Gestellte Aufgabe: Greif den Artikel über das Münchner Urteil zur Vitamin-D-Werbung von Hipp auf und schreib ihn im Anschluss an seinen letzten Satz weiter.

Quelltext:
=======
„Darum benötigt Ihr Kind 7x mehr Vitamin D als ein Erwachsener“ – mit solchen Aussagen hat der Babynahrungshersteller Hipp für mit Vitamin D angereicherte Kindermilch geworben. Doch die Werbung im Internet und auf der Verpackung sei irreführend, entschied das Oberlandesgericht (OLG) München nach einer Klage des Verbraucherzentrale Bundesverbands (vzbv). Nach dem Urteil darf Hipp künftig nicht mehr den Eindruck erwecken, Kinder benötigten 7x mehr an Vitamin D als Erwachsene.
Laut vzbv hatte Hipp auf seiner Internetseite für die Produkte „Hipp Kindermilch COMBIOTIK ab 1+ Jahr“ und „Hipp Kindermilch COMBIOTIK ab 2+ Jahre“ mehrfach einen im Vergleich zu Erwachsenen stark erhöhten Vitamin-D-Bedarf von Kindern hervorgehoben. „7x mehr brauchst du als ich, wirst groß, gesund – ganz sicherlich“ und „7x mehr Vitamin D, starke Knochen bis zum Zeh“ hieß es unmittelbar über den Produktfotos mit dem Aufdruck „mit viel Vitamin D“. Weiter unten auf der Webseite sei das bekräftigt worden: „Darum benötigt Ihr Kind 7x mehr Vitamin D als ein Erwachsener.“ Erst durch Klick auf eine Schaltfläche hätten die Verbraucher erfahren, dass damit der relative Mehrbedarf von Kindern gegenüber Erwachsenen pro Kilogramm Körpergewicht gemeint war. Der absolute Bedarf an Vitamin D sei bei Erwachsenen und Kindern gleich hoch.
=======
Datenteil:
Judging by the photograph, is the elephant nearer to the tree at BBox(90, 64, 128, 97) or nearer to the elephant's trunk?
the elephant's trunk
=======
Ausgabe unten:
Ähnlich habe Hipp auf der Verpackung geworben: In der Zusammenstellung des Produkts sei berücksichtigt, dass Kinder drei Mal mehr Calcium und sieben Mal mehr Vitamin D als Erwachsene benötigen. Lediglich aus einer schwer verständlichen Fußnote ging laut vzbv hervor, dass dies nur „pro kg KG (EFSA 2013, Erwachsene 80 kg, Kleinkinder 12 kg)“ gilt.
Das OLG München schloss sich der Auffassung des vzbv an, dass die Hipp-Werbung gegen die Health-Claims-Verordnung der Europäischen Union verstieß, nach der nährwertbezogene Angaben nicht falsch, mehrdeutig oder irreführend sein dürfen. Dabei komme es auf den Gesamteindruck an, den die Werbung bei den angesprochenen Verbrauchern hervorrufe. Jedenfalls ein erheblicher Teil derselben würde die strittigen Aussagen so verstehen, dass ein Kind im Vergleich zu einem Erwachsenen die siebenfache Gesamtmenge an Vitamin D benötige und die beworbenen Produkte geeignet seien, diesen vermeintlichen Mehrbedarf zu decken. Das treffe aber nicht zu.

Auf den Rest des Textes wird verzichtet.